On appeal, the Fourth Circuit reversed the trial court’s decision to deny the Health Plan’s motion to dismiss the hospital plaintiffs’ claims. The court first engaged in a lengthy discussion regarding whether it had jurisdiction to hear the appeal. Because the Health Plan had not specifically invoked the proper sections of the Federal Arbitration Act (“FAA”) in its motion to dismiss, there was a question of whether the Health Plan could utilize the FAA provision which allows immediate appeal of an order denying a petition to arbitrate. Relying on “Congress’ deliberate determination that appeal rules should reflect a strong policy favoring of arbitration, however, the court focused on the substance, rather than the form, of the Health Plan’s motion to dismiss. According to the court, the “Health Plan clearly stated in its motion to dismiss that it was seeking to enforce the arbitration agreement….The memorandum specifically argued that the court should compel separate binding arbitrations for each hospital plaintiffs’ claims pursuant to the express terms of the contracts between the parties.” Thus, because the denied motion to dismiss was, in effect, a motion to compel arbitration, the Fourth Circuit possessed appellate jurisdiction.
Reviewing the merits of the trial court’s order de novo, the court held that the Health Plan had not defaulted on its right to arbitrate the hospital plaintiffs’ claims. The court stated that a party loses its right to stay court proceedings in order to arbitrate if it “substantially utilizes the litigation machinery that to subsequently permit arbitration would prejudice the party opposing the stay.” Expounding on this legal standard, the court stated that even where the party seeking arbitration has engaged in pretrial activity, “the dispositive question is whether the party objecting to arbitration has suffered actual prejudice.” (emphasis in original).

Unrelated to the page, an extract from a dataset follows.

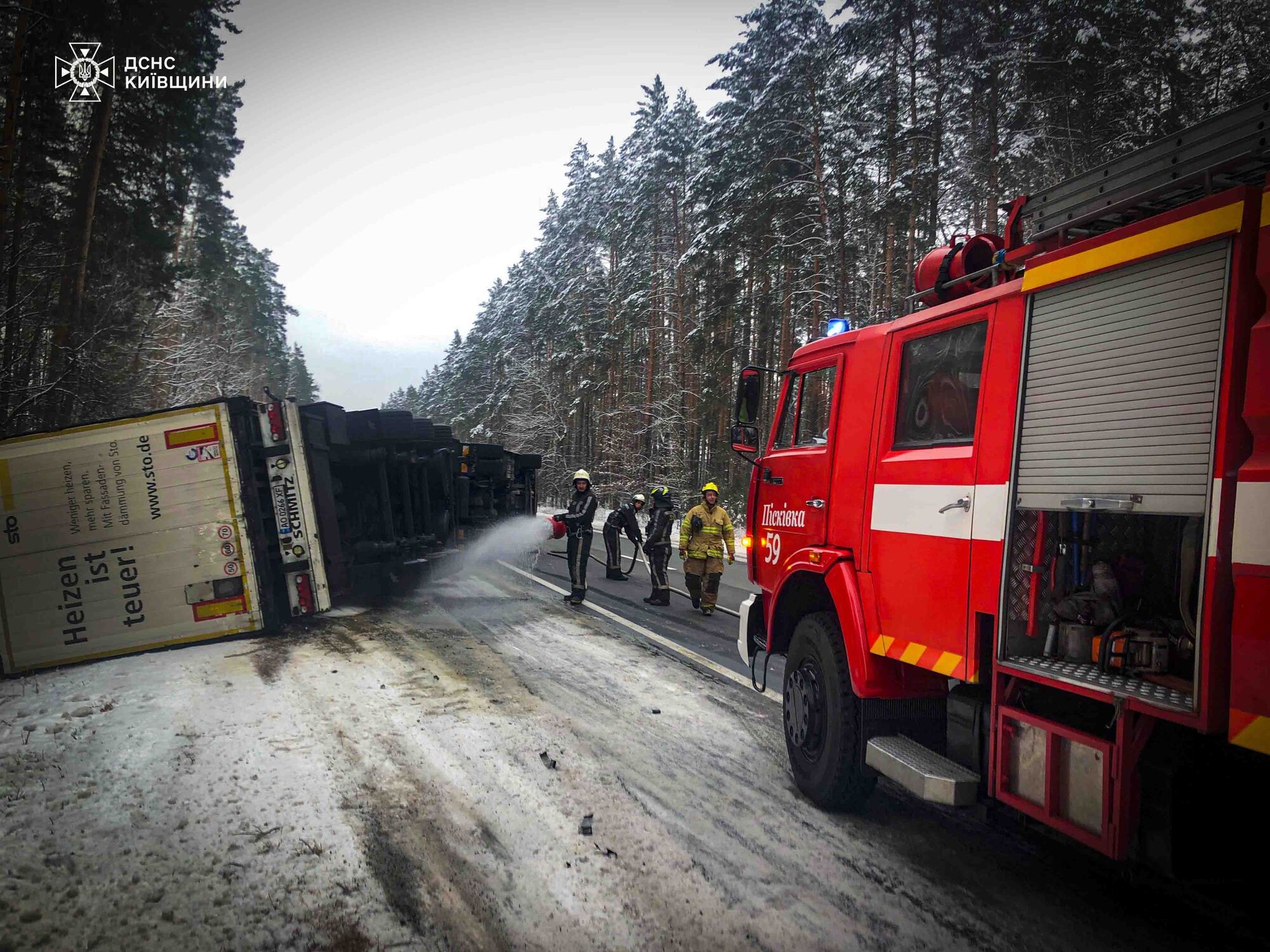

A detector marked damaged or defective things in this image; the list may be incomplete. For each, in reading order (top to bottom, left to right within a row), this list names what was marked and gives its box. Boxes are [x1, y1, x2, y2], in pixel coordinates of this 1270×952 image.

overturned truck [0, 393, 541, 670]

In determining whether the hospital plaintiffs had suffered actual prejudice, the court analyzed both the amount of delay in the Health Plan’s seeking arbitration and the extent of the Health Plan’s “trial-oriented” activities. In regards to the first consideration, the court found that there was no evidence that the hospital plaintiffs had been prejudiced by the the Health Plan’s six month delay in asserting its right to arbitration. Whether the Health Plan’s litigation conduct had been prejudicial was a more difficult question for the court because the Health Plan had joined in another defendant’s potentially dispositive motion. Nevertheless, the court held that there was no evidence that this motion forced the plaintiffs to reveal litigation strategy and that the Health Plan had gained no advantage from it. The court also rejected the hospital plaintiffs’ argument that it expended considerable expenses due to the Health Plan’s activity because the plaintiffs failed to distinguish the amount of money it spent litigating against the Health Plan as opposed to the other defendants and the amount spent as a response to activity initiated by the Health Plan. Finally, the court made it clear in a footnote that it did not believe that the Health Plan was attempting to “game the system” with its delayed motion for arbitration; rather, the delay was understandable “given the complicated and uncertain posture of the litigation during its early stages which involved multiple plaintiffs and multiple defendants, only some of whom had entered into arbitration agreements with each other.”